Stored data:
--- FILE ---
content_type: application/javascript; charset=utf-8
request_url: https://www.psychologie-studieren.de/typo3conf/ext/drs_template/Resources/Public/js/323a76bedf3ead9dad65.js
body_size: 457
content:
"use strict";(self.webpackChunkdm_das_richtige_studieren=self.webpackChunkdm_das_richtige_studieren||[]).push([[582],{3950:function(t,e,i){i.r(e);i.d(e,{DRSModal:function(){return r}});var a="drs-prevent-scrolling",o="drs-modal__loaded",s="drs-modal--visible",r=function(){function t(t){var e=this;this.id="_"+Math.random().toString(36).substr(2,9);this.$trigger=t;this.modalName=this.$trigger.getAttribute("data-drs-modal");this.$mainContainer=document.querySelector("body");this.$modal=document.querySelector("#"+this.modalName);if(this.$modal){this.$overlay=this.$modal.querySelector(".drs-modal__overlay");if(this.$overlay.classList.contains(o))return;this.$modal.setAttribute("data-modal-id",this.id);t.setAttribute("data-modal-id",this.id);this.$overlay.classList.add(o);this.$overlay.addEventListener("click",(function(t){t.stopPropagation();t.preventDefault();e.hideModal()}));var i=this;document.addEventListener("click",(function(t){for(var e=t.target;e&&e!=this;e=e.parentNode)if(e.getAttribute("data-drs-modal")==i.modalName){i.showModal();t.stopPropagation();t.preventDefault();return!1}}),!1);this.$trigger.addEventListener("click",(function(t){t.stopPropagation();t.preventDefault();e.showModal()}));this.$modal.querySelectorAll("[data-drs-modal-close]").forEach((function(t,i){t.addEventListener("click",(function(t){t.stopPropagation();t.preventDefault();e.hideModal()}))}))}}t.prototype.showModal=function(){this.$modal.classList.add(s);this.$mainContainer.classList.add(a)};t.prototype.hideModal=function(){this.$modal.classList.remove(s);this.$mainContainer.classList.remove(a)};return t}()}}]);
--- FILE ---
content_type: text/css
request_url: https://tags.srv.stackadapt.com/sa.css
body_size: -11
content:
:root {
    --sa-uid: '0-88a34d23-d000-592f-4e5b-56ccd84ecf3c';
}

Your instructions:
Type out the records again exactly, line for line.

Answer to this problem:
--- FILE ---
content_type: application/javascript; charset=utf-8
request_url: https://www.psychologie-studieren.de/typo3conf/ext/drs_template/Resources/Public/js/323a76bedf3ead9dad65.js
body_size: 457
content:
"use strict";(self.webpackChunkdm_das_richtige_studieren=self.webpackChunkdm_das_richtige_studieren||[]).push([[582],{3950:function(t,e,i){i.r(e);i.d(e,{DRSModal:function(){return r}});var a="drs-prevent-scrolling",o="drs-modal__loaded",s="drs-modal--visible",r=function(){function t(t){var e=this;this.id="_"+Math.random().toString(36).substr(2,9);this.$trigger=t;this.modalName=this.$trigger.getAttribute("data-drs-modal");this.$mainContainer=document.querySelector("body");this.$modal=document.querySelector("#"+this.modalName);if(this.$modal){this.$overlay=this.$modal.querySelector(".drs-modal__overlay");if(this.$overlay.classList.contains(o))return;this.$modal.setAttribute("data-modal-id",this.id);t.setAttribute("data-modal-id",this.id);this.$overlay.classList.add(o);this.$overlay.addEventListener("click",(function(t){t.stopPropagation();t.preventDefault();e.hideModal()}));var i=this;document.addEventListener("click",(function(t){for(var e=t.target;e&&e!=this;e=e.parentNode)if(e.getAttribute("data-drs-modal")==i.modalName){i.showModal();t.stopPropagation();t.preventDefault();return!1}}),!1);this.$trigger.addEventListener("click",(function(t){t.stopPropagation();t.preventDefault();e.showModal()}));this.$modal.querySelectorAll("[data-drs-modal-close]").forEach((function(t,i){t.addEventListener("click",(function(t){t.stopPropagation();t.preventDefault();e.hideModal()}))}))}}t.prototype.showModal=function(){this.$modal.classList.add(s);this.$mainContainer.classList.add(a)};t.prototype.hideModal=function(){this.$modal.classList.remove(s);this.$mainContainer.classList.remove(a)};return t}()}}]);
--- FILE ---
content_type: text/css
request_url: https://tags.srv.stackadapt.com/sa.css
body_size: -11
content:
:root {
    --sa-uid: '0-88a34d23-d000-592f-4e5b-56ccd84ecf3c';
}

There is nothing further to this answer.